Although not tall, he was strong and usually wore a uniform — whether it was when he was driving the bus or working for the bread company. And he was talkative.
"My goal was to get the bread route done on Saturday and be out of there by 2 o'clock so I could go meet the kids at the matinee,” Gary England said. "But he talked to everyone, everyone.
"He was a good guy, but he worked my butt off. But it was fun, too. I'd go around and get in the back of the truck and I'd eat some of the cherry filled donuts, but I had to eat either six or a dozen or he would know.”
But England said he was loyal to his dad. England explained there were competing bread companies for the grocery store and cafe business in Seiling. Those driving the trucks would park on the main street in town and then get in the back to sort the bread. Working for the competition was a man named Oliver Sample.
"I caught Oliver Sample, who I later found out was a good guy, in the back of his truck and I locked him in there,” Gary England said. "I ran into him years later, and I won't say exactly what he said but he was rather unhappy with me.”
England's mother worked hard as well. She came from a big family and had helped raise some brothers and sisters before she had her own family. She is a woman who could mix sternness and compassion — in layman's terms that means she could threaten with a flyswatter but also make a child feel good.
"She always made you feel like the special one,” he said. "Plus she worked at the grocery store and was a great employee, always dressed nice and she always worked hard.”
He also remembers the night Seiling was playing Buffalo in football and he tried to make a one-arm tackle. England's arm gave and he went down."I'm on the ground and I look over and this little woman is scaling an 8-foot fence to get to me,” he said.

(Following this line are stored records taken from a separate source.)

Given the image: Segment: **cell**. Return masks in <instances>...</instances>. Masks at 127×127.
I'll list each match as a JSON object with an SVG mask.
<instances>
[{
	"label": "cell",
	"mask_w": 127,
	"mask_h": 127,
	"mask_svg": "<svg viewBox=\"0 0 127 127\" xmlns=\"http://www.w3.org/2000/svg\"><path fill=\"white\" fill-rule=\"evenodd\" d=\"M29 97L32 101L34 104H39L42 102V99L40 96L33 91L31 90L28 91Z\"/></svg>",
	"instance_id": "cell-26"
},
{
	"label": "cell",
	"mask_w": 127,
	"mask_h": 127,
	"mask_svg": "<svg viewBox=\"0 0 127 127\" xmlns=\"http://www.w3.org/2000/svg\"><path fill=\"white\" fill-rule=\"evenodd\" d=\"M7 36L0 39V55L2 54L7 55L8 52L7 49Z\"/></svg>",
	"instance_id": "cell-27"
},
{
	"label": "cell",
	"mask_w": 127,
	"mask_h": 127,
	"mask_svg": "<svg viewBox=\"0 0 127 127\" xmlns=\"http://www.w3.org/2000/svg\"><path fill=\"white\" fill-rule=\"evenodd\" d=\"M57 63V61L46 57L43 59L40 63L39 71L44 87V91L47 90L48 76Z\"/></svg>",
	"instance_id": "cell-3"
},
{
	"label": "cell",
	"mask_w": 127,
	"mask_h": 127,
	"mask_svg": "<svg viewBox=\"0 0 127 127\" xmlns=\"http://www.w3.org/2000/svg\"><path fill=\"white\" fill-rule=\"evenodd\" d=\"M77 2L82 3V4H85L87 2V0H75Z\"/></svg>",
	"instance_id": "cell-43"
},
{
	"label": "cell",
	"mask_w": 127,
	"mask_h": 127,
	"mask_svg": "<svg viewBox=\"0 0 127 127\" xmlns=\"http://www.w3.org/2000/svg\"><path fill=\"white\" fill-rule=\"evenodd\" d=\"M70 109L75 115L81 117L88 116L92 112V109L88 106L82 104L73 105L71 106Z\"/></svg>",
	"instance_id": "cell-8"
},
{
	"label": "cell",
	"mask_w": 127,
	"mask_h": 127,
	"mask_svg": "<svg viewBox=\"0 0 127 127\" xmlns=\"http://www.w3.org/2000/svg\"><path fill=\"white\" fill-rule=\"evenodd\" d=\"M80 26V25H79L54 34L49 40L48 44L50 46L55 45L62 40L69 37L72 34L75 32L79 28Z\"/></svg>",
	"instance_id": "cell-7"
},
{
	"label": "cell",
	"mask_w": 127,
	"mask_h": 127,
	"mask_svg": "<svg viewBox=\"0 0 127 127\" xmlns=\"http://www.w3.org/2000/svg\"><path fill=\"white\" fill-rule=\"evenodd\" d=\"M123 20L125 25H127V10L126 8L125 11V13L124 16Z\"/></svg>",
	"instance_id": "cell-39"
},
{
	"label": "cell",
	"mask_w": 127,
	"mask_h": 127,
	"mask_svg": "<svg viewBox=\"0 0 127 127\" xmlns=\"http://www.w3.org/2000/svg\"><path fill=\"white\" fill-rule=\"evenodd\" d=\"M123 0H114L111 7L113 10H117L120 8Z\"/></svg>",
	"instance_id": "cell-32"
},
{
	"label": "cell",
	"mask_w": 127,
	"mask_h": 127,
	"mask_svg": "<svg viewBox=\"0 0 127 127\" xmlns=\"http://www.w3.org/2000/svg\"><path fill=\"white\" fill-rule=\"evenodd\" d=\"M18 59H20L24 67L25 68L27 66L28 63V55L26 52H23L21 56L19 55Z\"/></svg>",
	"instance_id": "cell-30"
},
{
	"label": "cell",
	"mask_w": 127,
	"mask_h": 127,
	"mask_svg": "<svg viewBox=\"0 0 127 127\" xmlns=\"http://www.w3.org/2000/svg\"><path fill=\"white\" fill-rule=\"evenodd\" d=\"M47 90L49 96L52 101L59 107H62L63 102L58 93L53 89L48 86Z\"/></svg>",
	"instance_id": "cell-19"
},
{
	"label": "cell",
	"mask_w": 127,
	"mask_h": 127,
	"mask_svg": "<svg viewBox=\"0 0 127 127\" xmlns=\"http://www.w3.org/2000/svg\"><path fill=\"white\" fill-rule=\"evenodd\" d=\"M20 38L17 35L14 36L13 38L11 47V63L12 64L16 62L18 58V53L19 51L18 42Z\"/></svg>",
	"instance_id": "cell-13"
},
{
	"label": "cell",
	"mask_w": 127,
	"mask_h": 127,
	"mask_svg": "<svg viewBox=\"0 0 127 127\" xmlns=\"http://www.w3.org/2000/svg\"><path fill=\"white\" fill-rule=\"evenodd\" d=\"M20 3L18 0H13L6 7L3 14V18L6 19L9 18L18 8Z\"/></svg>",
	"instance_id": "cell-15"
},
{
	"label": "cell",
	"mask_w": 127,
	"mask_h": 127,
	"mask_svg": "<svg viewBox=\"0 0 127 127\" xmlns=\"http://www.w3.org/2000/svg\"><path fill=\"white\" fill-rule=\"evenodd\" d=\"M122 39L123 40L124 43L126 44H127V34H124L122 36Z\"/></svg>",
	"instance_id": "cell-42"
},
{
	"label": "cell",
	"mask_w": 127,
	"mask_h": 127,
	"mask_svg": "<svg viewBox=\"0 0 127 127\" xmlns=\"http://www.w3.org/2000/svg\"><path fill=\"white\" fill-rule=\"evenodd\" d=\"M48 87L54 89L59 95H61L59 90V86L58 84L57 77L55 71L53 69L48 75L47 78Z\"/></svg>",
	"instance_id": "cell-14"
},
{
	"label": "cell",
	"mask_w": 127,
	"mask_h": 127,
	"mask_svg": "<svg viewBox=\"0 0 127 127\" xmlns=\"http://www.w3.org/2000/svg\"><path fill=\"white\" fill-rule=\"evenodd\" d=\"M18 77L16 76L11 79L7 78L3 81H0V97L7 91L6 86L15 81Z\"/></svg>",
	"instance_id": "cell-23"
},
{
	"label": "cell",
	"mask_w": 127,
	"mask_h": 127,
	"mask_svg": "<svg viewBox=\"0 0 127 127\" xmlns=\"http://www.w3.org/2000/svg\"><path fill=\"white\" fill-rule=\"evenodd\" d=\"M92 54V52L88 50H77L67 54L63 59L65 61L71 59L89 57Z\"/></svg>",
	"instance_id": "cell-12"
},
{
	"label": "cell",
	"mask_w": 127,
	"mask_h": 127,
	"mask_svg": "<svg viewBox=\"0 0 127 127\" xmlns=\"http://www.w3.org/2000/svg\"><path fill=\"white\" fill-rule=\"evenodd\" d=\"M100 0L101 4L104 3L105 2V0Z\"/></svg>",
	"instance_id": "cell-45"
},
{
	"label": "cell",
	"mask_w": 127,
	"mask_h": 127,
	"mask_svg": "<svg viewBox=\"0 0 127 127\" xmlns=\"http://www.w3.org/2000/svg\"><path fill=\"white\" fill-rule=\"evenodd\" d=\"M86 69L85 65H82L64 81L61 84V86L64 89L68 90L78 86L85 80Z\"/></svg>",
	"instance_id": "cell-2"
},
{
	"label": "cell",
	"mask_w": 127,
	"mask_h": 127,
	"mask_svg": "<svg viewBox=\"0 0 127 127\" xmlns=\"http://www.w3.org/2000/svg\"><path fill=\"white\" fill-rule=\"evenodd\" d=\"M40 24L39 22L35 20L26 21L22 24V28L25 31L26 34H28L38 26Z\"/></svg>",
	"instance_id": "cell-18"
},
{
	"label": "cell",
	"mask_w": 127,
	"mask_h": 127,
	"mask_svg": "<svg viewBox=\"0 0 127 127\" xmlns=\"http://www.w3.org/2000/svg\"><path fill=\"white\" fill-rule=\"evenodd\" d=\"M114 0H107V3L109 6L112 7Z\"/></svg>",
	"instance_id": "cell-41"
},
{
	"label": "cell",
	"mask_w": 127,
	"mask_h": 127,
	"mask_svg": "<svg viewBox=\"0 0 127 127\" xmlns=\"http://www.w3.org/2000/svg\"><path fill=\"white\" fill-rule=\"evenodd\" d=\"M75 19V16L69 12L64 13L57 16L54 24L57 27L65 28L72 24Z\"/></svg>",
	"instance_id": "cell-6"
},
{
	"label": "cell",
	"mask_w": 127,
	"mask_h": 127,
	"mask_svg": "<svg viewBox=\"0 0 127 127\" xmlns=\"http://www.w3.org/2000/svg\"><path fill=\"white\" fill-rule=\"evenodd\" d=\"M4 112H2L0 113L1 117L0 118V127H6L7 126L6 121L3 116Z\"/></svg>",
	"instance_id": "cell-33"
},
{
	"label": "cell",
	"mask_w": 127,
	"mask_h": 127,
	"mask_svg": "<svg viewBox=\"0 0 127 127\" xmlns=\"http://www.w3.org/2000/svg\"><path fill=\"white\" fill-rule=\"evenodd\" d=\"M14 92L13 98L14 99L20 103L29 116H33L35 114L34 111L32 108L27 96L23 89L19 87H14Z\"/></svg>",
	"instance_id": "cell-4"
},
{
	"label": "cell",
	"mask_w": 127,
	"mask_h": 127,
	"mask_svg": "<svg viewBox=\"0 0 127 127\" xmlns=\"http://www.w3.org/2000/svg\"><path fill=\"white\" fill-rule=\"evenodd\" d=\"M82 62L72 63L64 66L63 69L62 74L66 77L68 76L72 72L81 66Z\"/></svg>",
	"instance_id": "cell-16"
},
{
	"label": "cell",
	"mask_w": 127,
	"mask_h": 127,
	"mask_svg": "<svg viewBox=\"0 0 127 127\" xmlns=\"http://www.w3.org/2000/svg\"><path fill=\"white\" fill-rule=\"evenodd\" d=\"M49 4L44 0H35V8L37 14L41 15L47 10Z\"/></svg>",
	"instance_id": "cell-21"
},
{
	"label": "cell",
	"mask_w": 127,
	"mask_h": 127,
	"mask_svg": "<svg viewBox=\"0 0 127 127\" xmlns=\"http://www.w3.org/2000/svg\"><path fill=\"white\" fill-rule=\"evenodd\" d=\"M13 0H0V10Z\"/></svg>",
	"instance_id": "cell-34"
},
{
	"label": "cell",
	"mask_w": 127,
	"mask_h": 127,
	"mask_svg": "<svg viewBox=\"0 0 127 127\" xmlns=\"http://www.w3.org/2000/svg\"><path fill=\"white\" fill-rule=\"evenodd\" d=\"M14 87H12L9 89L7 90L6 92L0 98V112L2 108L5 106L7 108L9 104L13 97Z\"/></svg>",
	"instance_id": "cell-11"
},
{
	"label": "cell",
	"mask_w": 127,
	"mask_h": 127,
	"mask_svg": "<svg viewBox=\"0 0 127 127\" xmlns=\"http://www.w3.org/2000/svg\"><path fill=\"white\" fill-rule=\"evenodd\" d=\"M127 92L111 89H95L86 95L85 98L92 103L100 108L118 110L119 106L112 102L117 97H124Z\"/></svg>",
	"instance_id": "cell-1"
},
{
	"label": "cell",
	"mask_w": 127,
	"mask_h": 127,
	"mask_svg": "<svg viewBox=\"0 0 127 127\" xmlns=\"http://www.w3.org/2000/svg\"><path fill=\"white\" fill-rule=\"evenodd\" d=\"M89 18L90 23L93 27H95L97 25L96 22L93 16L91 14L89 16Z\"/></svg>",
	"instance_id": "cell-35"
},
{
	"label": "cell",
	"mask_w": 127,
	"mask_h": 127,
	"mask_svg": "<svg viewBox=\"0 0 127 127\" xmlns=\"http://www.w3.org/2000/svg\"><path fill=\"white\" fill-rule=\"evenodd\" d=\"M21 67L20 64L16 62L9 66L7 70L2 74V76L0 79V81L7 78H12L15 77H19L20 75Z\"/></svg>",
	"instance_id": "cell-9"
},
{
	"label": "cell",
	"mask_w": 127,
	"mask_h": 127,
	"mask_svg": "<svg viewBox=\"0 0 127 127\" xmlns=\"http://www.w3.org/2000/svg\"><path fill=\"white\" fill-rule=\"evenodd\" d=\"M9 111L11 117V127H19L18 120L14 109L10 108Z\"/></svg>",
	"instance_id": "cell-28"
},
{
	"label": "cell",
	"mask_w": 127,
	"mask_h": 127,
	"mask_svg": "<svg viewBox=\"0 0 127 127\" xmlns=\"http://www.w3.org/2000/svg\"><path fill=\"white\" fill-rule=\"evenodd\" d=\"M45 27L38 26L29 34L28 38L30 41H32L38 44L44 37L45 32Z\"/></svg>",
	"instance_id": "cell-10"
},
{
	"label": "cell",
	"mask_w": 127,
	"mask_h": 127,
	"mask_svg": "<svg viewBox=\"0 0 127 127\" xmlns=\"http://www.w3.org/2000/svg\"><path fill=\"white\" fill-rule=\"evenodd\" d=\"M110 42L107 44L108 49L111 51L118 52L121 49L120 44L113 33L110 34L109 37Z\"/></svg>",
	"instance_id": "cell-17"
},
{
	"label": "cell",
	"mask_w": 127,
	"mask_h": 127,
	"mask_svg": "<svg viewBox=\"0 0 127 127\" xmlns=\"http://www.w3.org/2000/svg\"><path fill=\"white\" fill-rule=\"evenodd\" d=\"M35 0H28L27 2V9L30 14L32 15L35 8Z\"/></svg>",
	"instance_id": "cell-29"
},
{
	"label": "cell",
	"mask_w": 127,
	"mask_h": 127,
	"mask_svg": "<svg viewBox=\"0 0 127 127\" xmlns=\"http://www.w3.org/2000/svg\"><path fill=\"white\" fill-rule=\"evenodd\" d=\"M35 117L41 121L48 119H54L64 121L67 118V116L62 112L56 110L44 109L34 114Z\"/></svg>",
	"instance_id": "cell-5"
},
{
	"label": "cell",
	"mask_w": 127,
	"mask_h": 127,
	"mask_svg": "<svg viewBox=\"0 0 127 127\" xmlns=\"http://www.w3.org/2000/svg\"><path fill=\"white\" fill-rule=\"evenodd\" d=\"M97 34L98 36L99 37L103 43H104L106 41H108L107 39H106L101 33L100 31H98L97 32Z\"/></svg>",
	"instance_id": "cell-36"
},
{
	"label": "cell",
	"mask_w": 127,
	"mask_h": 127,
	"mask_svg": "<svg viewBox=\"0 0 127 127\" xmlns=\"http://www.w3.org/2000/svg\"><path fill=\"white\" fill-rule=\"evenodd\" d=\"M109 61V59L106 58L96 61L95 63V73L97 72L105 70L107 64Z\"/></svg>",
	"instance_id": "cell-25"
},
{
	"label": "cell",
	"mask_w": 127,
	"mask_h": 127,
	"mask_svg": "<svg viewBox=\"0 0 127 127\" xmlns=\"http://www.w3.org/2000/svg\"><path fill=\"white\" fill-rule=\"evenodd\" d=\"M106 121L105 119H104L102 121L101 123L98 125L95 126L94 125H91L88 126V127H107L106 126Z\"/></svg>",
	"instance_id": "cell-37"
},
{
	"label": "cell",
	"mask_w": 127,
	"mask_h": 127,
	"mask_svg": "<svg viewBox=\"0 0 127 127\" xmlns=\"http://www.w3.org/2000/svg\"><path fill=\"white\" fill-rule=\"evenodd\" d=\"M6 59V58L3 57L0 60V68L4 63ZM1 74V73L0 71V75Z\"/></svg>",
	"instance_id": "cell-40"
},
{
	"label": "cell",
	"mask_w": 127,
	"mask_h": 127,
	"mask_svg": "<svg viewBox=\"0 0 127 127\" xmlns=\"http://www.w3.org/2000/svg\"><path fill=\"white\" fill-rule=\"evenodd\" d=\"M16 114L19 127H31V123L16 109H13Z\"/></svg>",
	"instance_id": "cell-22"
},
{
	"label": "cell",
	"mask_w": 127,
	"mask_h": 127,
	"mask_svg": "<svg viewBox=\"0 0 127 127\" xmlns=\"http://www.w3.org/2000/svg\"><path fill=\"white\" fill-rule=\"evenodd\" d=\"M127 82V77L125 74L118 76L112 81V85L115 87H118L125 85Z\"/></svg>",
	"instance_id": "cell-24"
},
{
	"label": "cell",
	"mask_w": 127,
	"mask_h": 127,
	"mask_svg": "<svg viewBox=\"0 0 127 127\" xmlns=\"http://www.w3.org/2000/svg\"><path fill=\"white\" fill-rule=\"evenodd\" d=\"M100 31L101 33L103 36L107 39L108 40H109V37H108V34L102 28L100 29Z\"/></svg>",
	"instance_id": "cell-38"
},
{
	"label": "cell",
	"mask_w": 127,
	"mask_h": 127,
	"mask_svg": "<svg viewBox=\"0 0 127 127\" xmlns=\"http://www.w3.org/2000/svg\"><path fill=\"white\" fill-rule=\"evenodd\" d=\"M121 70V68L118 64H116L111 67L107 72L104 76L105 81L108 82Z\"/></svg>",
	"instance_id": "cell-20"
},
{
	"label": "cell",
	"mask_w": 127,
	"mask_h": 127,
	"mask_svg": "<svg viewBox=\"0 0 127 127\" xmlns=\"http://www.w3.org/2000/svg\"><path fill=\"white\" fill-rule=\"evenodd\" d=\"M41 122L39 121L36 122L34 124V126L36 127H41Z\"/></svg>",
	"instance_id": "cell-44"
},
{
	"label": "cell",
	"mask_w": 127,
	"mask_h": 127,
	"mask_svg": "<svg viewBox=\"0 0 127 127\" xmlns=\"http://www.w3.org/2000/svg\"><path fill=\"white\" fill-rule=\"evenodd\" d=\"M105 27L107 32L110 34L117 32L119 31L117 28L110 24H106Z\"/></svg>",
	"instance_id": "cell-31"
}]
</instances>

"That's what she would do.”Family and community
In a town like Seiling, "family” and "community” can become as tangled as strands of Christmas lights thrown in a box. The reason was simple: The people were often together. On a certain night of the week, England said he and some other boys would go to the Boy Scouts meeting and then go the Blue Moon Cafe to watch the fights on television. And then there were Saturdays when people would come to town to shop.
"On a Saturday you saw everyone you knew,” he said. "Right around the corner over there they had a drawing Saturday afternoons at 4 p.m. And literally, hundreds and hundreds of people would come to that drawing.”
A person would put their number in and if that number was chosen they might win $100 or $400. On Saturdays people were in town to shop for groceries, get their hair cut, pick up feed from the feed store or maybe they just wanted to stop by the variety store, which had buttons over here and lamp stands over there.
England went on to be a pioneer meteorologist living in the largest metro area in the state. But the importance of the rural communities never dropped off his radar, he said. "All the little towns in Oklahoma basically had everything you needed whether you wanted a watermelon or a tractor,” he said. "The entertainment was here, the food was here and the necessities for farming and ranching were here.”
And don't forget they had televisions — including those watched in a hardware store by a boy who had never seen one but would one day make his living through it.